Немец сказал, его брату нужны толковые люди. Соврал? Нет? Или люди нужны, но я не подойду по каким–то критериям?

Я бы еще долго изводил себя терзаниями о дне грядущем, но по коридору в номер напротив прошлепали постояльцы. А спустя пару минут, сквозь неплотно подогнанные двери, в мой номер стали проникать донельзя раздражающие звуки. Как будто, качки в спортзале с большими весами работают. Вот только, нет тут спортзала, и качков не наблюдалось, и ритм для качков явно великоват.

Хороший доктор человек, душевный можно сказать, но всё–таки пидарас.

Как ни странно, вся эта противоестественная возня помогает уснуть. Сперва, правда, пришлось перебраться на балкончик на раскатанное там лоскутное одеяло. Стрекот и визиг ночных обитателей нового мира напрочь заглушил звуки возни в соседнем номере.

Утро полно неприятных сюрпризов. Мухе за ночь стало совсем худо. Сил доплестись с нами на завтрак у нее еще хватило, а вот жрать она решительно отказывается. Нос на ощупь сухой и горячий, дыхание очень тяжелое, как будто псина всю ночь бежала на износ.

И поделать с этим ничего нельзя.

С трудом собрав в кучу свои познания немецкого, удается узнать у Марты, что негритянский коновал, изображающий местного доктора, собаку смотреть не будет. Он вообще не доктор, а санитар. Местного доктора перевели на новую базу, а замены ему пока не прислали.

Немного успокаивает тот факт, что вроде как это нормально и должно скоро пройти. Опять же если я правильно перевел сказанное Мартой.

Доктор Энрике добавляет остроты в и без того не лучшее начало дня. Добавляет вполне тривиально, мимоходом протягивая руку. И вот чего его неуклонно тянет занять соседний столик?

Сухую крепкую ладонь я пожимаю. Надеюсь, педантичный доктор хорошо вымыл руки после вчерашней ночи. Однако моя секундная заминка с ответным рукопожатием не остается незамеченной.

Хорошо, что я уже закончил с завтраком. К еде я теперь категорически не притронусь, пока не отскребу руки с мылом. Что поделать, мое детство проходило не в толерантных Европах, а в рабочих кварталах провинциального советского городишки. И толерантность в нас воспитывали к кому угодно, но только не к подобным гражданам.

— Знаешь Гюнтер, все–таки ваша старушка Европа заповедник непуганых идиотов.
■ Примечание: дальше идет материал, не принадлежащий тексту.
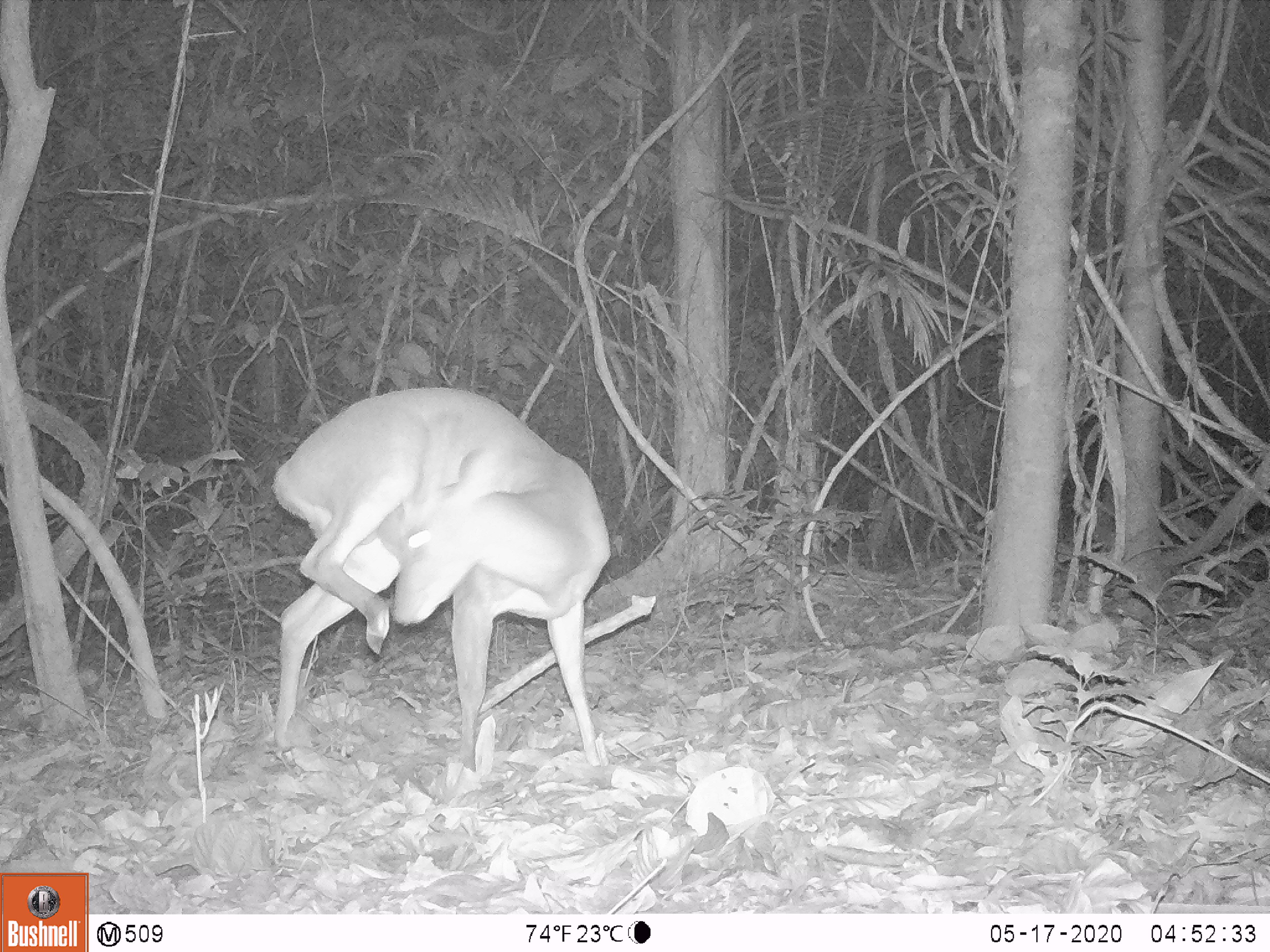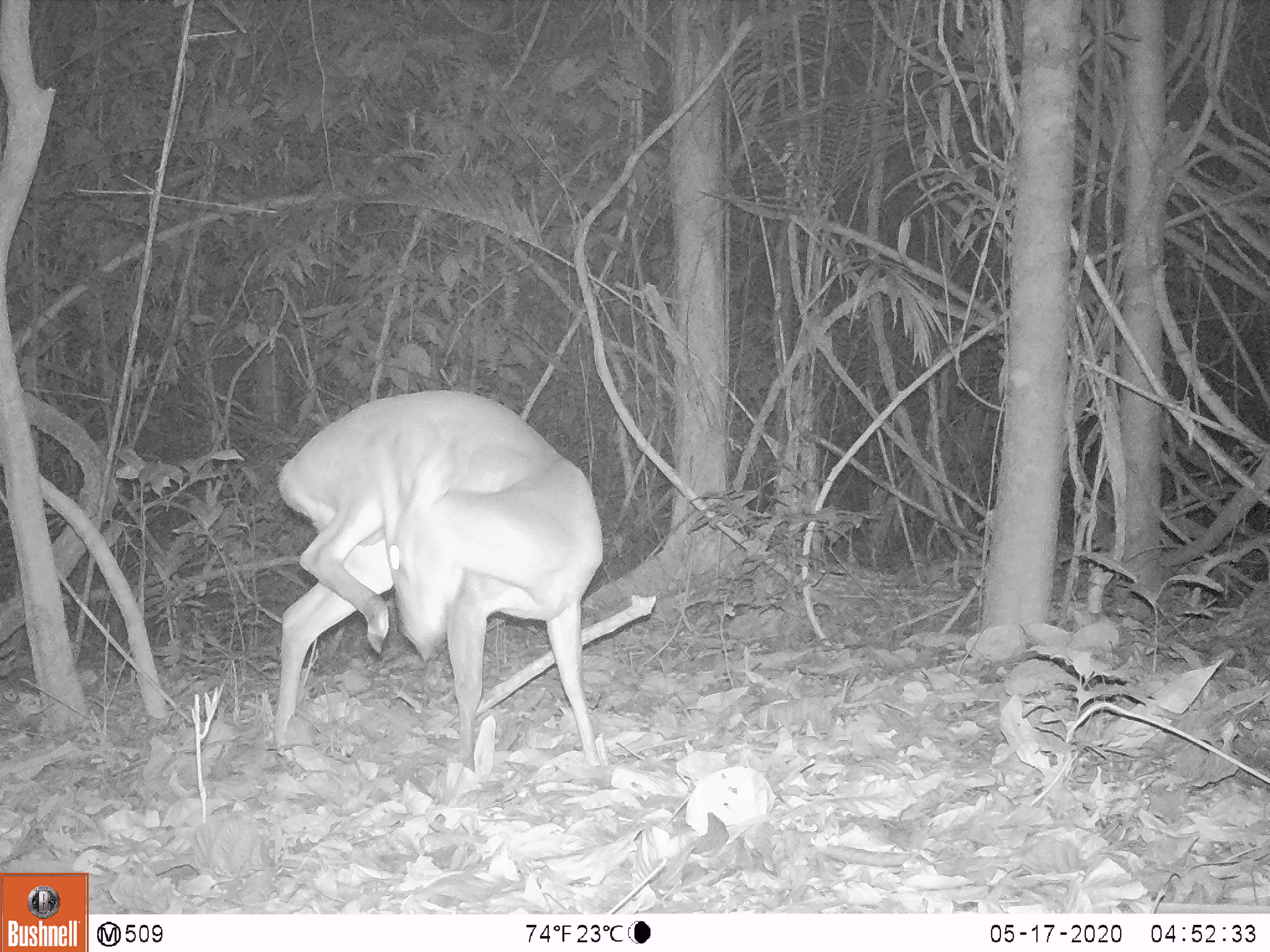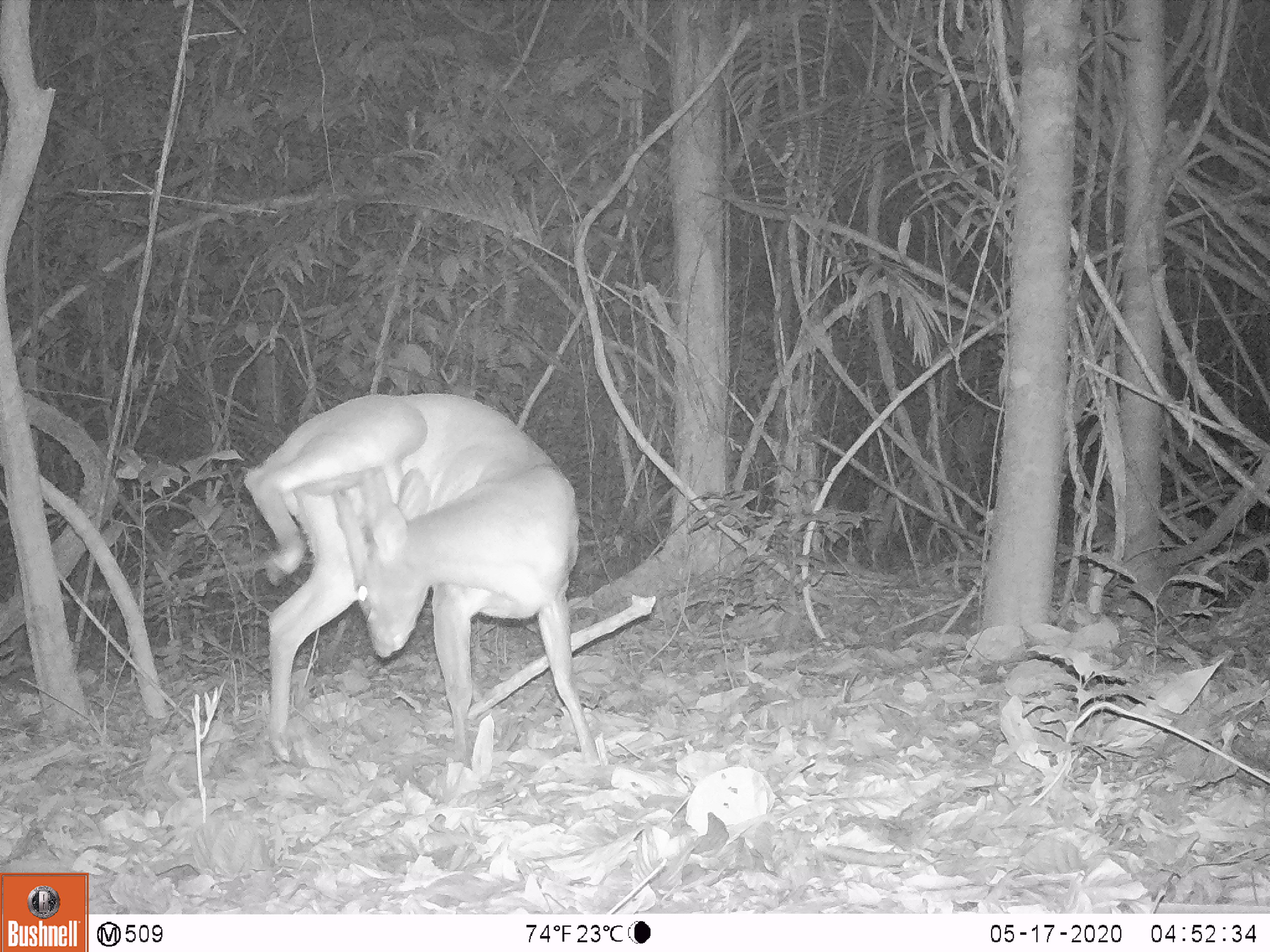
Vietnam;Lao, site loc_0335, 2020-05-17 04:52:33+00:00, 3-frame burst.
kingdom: Animalia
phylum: Chordata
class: Mammalia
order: Artiodactyla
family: Cervidae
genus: Muntiacus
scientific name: Muntiacus vuquangensis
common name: large-antlered muntjac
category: large antlered muntjac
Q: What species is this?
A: Large antlered muntjac (large-antlered muntjac) (Muntiacus vuquangensis).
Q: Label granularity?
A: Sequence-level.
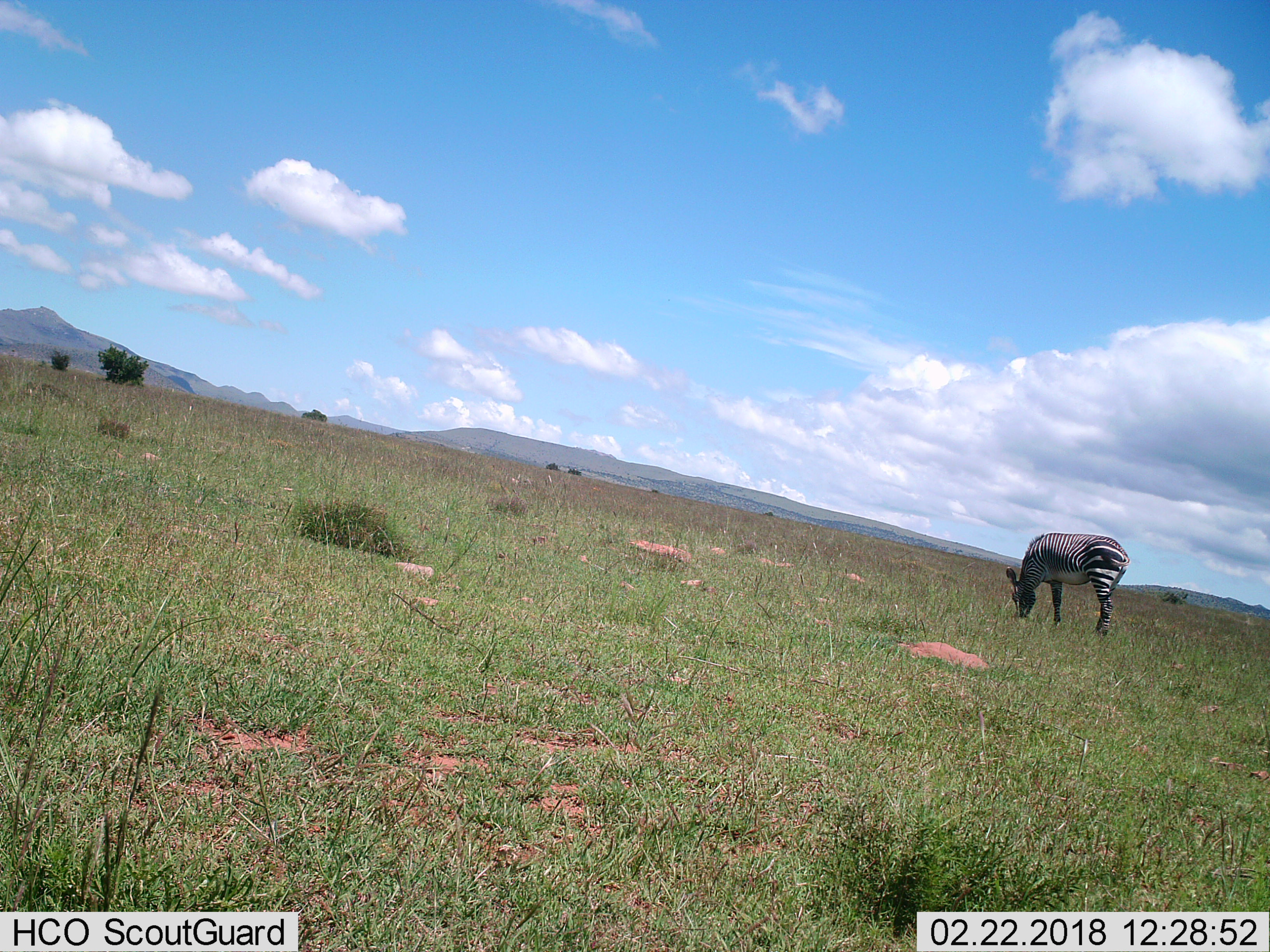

— Was? Почему ты так решил?

— Ты видишь тут хоть одну машину из России?

— Найн.

— Это потому, что мои соотечественники прибывают сюда на нормальных транспортных средствах. Спорим, скоро тут будет на одну «Феррари» больше?

— Если бы вы, русские, строили нормальные дороги, русских машин тут было бы не меньше, чем европейских.

— Гюнтер, в Росси нет дорог. Есть только направления. Ты уже в курсе, папа рассказывал? Все, молчу–молчу. Давай выбирать, зачем пришли. И это, я бы тут поковырялся, на предмет полезного в хозяйстве.

Мы с немцем стоим на въезде на местную автосвалку. Объективно не только авто, но и прочего хлама. Однако автомобильная тематика превалирует.

Зажатая с трех сторон невысокими насыпными валами, отсыпанная мелким щебнем площадка на две трети заполнена различным автохламом, родной стихией которого был исключительно асфальт. Не наш российский — щербатый, покрытый шрамами трещин летом, заполненными грязной водой выбоинами весной и метровыми сугробами зимой. А гладкий, ровный, провоцирующий загнать стрелку спидометра за 200 км/час европейский. За спиной остались металлические обтянутые сеткой ворота, три стоящих рядом морских контейнера, придавленные сверху цивильного вида бытовкой.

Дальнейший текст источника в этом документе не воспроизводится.